Challenge: Transfer the material below, from the line containing "What is the measured" through the final line, requests included, and add 92 to every distance value given in the answers.
>> START Recorded information
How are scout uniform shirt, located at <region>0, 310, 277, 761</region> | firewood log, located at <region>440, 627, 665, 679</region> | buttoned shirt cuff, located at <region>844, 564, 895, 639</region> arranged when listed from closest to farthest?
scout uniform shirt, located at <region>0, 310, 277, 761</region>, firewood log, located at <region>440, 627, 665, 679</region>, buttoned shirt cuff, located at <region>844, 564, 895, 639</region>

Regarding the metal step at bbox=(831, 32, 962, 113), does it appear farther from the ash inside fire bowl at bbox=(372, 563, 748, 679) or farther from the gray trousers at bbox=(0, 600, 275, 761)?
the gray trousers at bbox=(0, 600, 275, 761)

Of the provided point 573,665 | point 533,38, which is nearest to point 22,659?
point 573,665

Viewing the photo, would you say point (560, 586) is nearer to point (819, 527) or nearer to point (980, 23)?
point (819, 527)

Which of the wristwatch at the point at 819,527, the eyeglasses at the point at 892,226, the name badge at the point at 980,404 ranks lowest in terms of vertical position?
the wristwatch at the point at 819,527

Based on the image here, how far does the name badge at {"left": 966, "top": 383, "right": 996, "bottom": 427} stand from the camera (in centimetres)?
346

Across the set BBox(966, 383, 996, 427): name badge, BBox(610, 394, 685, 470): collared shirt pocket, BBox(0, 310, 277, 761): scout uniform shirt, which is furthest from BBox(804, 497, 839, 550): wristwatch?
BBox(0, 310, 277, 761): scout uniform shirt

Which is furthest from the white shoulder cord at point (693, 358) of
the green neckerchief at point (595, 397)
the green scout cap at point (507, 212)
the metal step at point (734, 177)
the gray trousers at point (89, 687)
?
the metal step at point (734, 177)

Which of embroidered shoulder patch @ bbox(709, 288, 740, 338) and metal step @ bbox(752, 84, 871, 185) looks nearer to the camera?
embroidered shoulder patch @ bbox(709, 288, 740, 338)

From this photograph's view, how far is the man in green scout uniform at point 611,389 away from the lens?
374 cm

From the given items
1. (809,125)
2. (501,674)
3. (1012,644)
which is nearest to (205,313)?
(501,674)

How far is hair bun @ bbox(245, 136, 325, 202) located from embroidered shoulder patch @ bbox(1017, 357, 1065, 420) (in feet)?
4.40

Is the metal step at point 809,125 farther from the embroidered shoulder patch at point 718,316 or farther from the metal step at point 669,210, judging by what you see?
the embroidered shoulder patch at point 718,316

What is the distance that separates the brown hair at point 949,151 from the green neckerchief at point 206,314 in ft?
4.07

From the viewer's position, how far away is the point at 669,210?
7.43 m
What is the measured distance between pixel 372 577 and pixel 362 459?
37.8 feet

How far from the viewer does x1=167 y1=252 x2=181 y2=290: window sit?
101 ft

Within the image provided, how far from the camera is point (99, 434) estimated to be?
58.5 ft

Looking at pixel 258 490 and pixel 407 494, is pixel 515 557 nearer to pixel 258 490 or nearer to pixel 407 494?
>> END Recorded information
Answer to this exercise:
What is the measured distance between pixel 372 577 and pixel 362 459?
129.8 feet

How far from the viewer does x1=167 y1=252 x2=181 y2=290: window sit?
193 ft

Within the image provided, how far from the camera is point (99, 434) estimated to be?
150.5 ft

Looking at pixel 258 490 and pixel 407 494, is pixel 515 557 nearer to pixel 258 490 or nearer to pixel 407 494?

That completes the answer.